The Story of Bodo Sandberg


Bodo close to death after high-speed crash in Spitfire


On September 20, 1951, I was 5, in Kindergarten. I was looking out the classroom window and suddenly saw a military car pull up at our school. A sergeant ran out and went to the Principal’s Office. Then the Principal, with the sergeant in tow, rushed over to my class room, came in, whispered something in the ear of my teacher, and the Principal urged me to step out of the class room. There she told me that something terrible had happened: My Dad had been in a plane crash. He crashed with his Spitfire and I had to go home right away with the sergeant.

I was in a complete state of denial and said boldly: “That can’t be. There must be a mistake! My Dad is the best pilot in the Dutch Air Force!”

Well, I was rushed to the military hospital in Utrecht where I was allowed to peek into Dad’s room and I was shocked!!         He looked - quite literally – like a mummy, wrapped in gauze from top to toe. You could only see his eyes. His whole bed was covered in blood. He was so severely damaged that the doctors had not dared to lift him to clean the sheets. He had a fracture in the base of his scull of 7 cm!! Such an enormous fracture is by itself almost always fatal. He had a devastating concussion, on the verge of brain damage; three broken vertebrae and damage to his central spinal cord. His legs were broken in multiple places, his hands and arms were broken, and his face was smashed to smithereens in the dash board....                                                           But, from the twinkle in his bright blue eyes, you could see he was happy to see us.    Dad was tough!

Crashed with immense impact!

Dad was commander of a squadron of Spitfires at Soesterberg, Holland’s premier Air Force base, and he was also a flight instructor on “Spits”. Spitfires are single seaters, pure thoroughbred fighter planes.       So the trainer model of the “Spit” was longer than the normal one, with a second cockpit for the instructor, right behind the normal cockpit.

The student Dad was training, was in the front. He was an experienced pilot but he had never flown Spitfires before....

Now, a “Spit” was one of the quickest and most maneuverable fighter planes of its day because it had very small wings. That meant you had to go very fast to get lift. Especially when you take off, you needed FULL throttle!! Then, the moment your wheels came off the runway, you had to pull up your landing gear as quickly as you could, to reduce your air resistance, to gain even more speed, and FLY!
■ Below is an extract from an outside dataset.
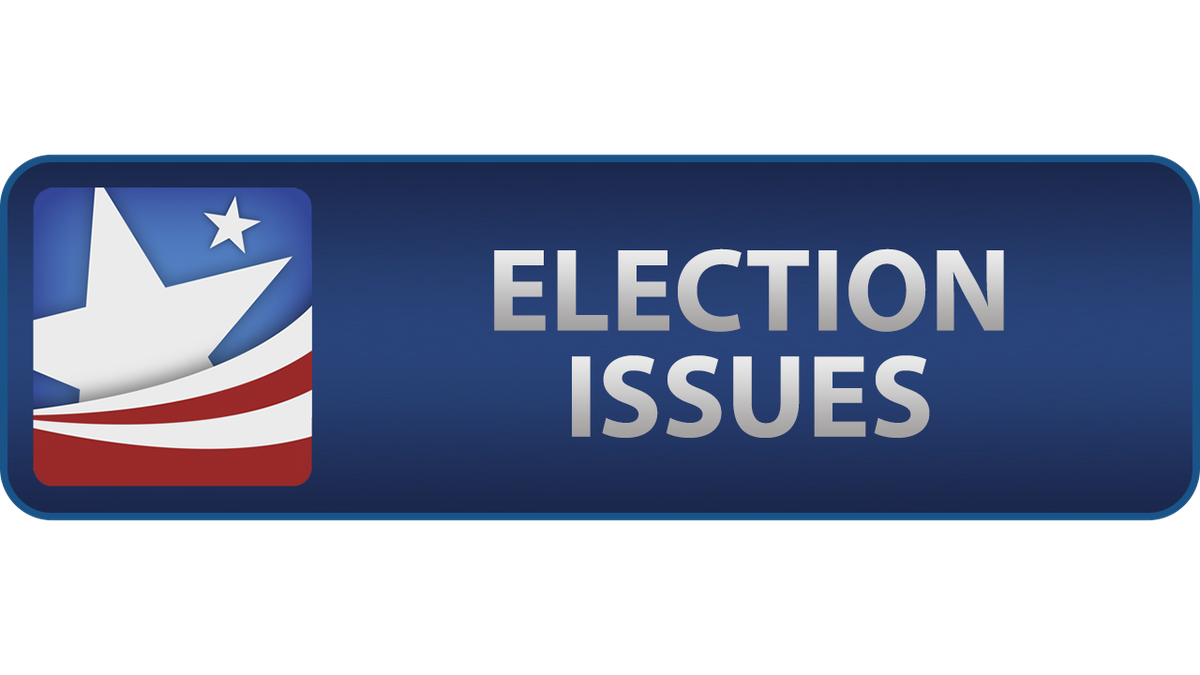 You Decide 2020: How to report a voting issue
Trouble was that a Spitfire has two levers, right next to each other: one is the throttle, and the other is to pull up the landing gear....

And, sure enough, the student made the - for him, and almost my Dad - fatal mistake of 1) shutting down the throttle, and 2) leaving the landing gear down!!!

As a result, they stalled and fell from the sky like a ton of bricks at incredible speed. They just made it over the barbed wire of the Military base and, with 450 Km/h, they crashed straight into the trees....

The ambulance, in order to get to them, rammed right through the military fence at the end of the runway and, unbelievably, thanks to years and years of intensely disciplined training, as mangled and almost dead as Dad was, he had managed to get out of the plane before it could go up in flames and explode! He stood next to the wreck when the ambulance arrived!

It took the Doctors almost a year to get Dad back on his feet and he never quite recovered. But, he lived!! Albeit with severe back pains and headaches for the rest of his life (from the broken vertebrae), but        he lived!